THINGS TO DO.
a. In the post about private and state schooling, which subjects did the writer's parents pay home tutors for?
b. Extend the post on private versus state schooling, starting right after its final sentence.

PASSAGE GIVEN.
** begin **
Parent's of the private school kids care enough to pay over £1k per child per month to give them an education that's hopefully better than that they could get for free at the local state school.

I don't think it's necessarily parents income that matters (although it certainly helps...), more their attitude and support, and that's going to hard to extend to the state school sector.
I see what you're getting at, although there's no getting around the fact that having £1k+ per child per month available to send your kids to private school is the preserve of the upper middle classes. I suspect there may be a skew involved in perception among some parents who assume others' means to be modest, but we're talking 'haves and have-yachts' rather than a more accurate cross-section of the population. With the average salary at £21k pppa, which results in take-home pay of around £1400 per month, once food is bought, mortgage/rent is extracted and bills are paid, the average family cannot afford to send their kids to private school. Doesn't have any reflection on the level of care they have for their kids.

Private tutors, I suspect, partly fill the gap. I fall into that category. My parents couldn't afford to send me to a private school (they didn't want to either as they wanted me to make friends with a broader social spectrum of people, which I thank them for), but they also recognised that the level of tuition at the school was variable. My history and English teachers were faultless and even today I consider them role-models. However, they paid for private home tutors for maths, chemistry, physics and German. These tutors were mainly local university students who'd charge a few quid a session.

That's the extent of the 'private education' I received, and I managed to get into an (academically) selective 6th Form college, a Russell Group university, and on to take professional qualifications that landed me my current job.

However, the point remains - why wasn't that level of tuition available at school? Why were my German, chemistry, physics and (especially) maths teachers crap?

And then, in a misguided and short-lived career move in the depths of recession, I trained as a teacher having worked for an exam board, and the reasons became screamingly obvious - in state schools, teachers can't 'teach' in the way they can not only in private schools, but in the way my English and history teachers taught me. Every last minute of their lessons are prescribed so they can't be sponteneous and pass on their knowledge in the ways they'd want. Every last thing the kids do is part of all manner of ongoing assessments, rather than a way to enthuse their interest in learning, so everything ends up 'taught to the test'. Kids come out of state schools knowing how to pass exams to make the schools look good in the league tables, but not much of use.

But worst of all, because of all these prescribed assessment hoops it's demanded kids jump through at every turn, no-one notices what they're actually good at.

I remember one lad from my bottom-set English class. Impossible to engage, first with the paper aeroplanes whenever my back was turned, didn't give a flying st about Shakespeare or adverbs or modern poetry.
** end **
LISTED ENTRIES.
** begin **
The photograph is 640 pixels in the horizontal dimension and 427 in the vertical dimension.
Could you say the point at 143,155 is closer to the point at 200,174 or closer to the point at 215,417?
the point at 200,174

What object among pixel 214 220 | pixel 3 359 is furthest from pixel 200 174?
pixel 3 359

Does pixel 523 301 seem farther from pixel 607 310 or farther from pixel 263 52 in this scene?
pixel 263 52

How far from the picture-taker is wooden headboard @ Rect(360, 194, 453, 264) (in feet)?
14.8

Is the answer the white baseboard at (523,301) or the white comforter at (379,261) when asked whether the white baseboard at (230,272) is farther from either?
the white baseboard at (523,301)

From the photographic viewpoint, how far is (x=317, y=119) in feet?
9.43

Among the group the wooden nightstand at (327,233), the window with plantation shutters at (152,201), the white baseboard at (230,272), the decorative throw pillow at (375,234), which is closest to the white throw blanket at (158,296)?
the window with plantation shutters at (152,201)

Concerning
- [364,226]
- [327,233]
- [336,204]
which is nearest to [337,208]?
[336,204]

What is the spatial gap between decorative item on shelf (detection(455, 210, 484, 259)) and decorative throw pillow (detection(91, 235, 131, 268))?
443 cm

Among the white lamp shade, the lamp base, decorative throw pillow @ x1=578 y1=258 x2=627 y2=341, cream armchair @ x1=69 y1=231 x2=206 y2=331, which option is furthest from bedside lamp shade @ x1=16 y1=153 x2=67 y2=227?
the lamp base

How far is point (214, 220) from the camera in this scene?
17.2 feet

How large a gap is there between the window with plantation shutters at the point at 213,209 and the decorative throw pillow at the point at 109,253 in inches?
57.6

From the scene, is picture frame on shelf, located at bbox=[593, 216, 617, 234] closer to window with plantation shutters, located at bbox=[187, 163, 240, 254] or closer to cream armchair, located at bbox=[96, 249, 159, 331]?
** end **
THE RESPONSES.
a. Maths, chemistry, physics and German.

b.
And you know what? Frankly I didn't blame him. He was characterised as 'the bad kid' by all the teachers, he was made to think he'd never amount to anything because he wasn't particularly good at the chip-cutter template of abilities forced on him by the school system, and he was forever on report, summoned to the headmaster's office for every slight infraction of the rules.

He liked to talk about motorbikes. His teaching assistant and all the (predominately female and middle-aged) teachers found his interest trivial and posturingly macho and dismissed it whenever he raised it. Get on with your work an analyse this soliloquy in Macbeth, won't you.

One detention period (which he found himself in regularly), I decided to chat to him to find some way of engaging with him in future. We talked about motorbikes.

Turns out that he had a supermoto he raced in trials at the weekends. He absolutely lived for it. However, more to the point, because he raced on an extremely straitened budget due to his family's circumstances, he did all the mechanical work on it himself.

We're talking about a 14-year-old boy here capable of rebuilding the gearbox on a Yamaha SM125, analysing suspension and damper rates for optimum off-road performance, setting valve clearances, rebuilding carburettors and so on.

I can't do this. I send my bike to a main stealer and hand over hundreds for well-paid experts to do this. And yet here we had a 14-year-old boy who wasn't predicted to get a single GCSE, effectively written off as an educational prospect, his frankly huge abilities in mechanics essentially belittled and ignored.

Now tell me, why had no-one at the school noticed this, and why were there no subjects at that school that harnessed and developed that ability with mechanical engineering? And if they were, why can't these abilities be equated with academia and awarded corresponding GCSEs following practical exams?

I hope for his own sake he's found some way to get into motorcycle mechanics as he'll have left the school by now. But if he hasn't, we'll be minus one promising mechanic, and paying for one more jobless person via our taxes.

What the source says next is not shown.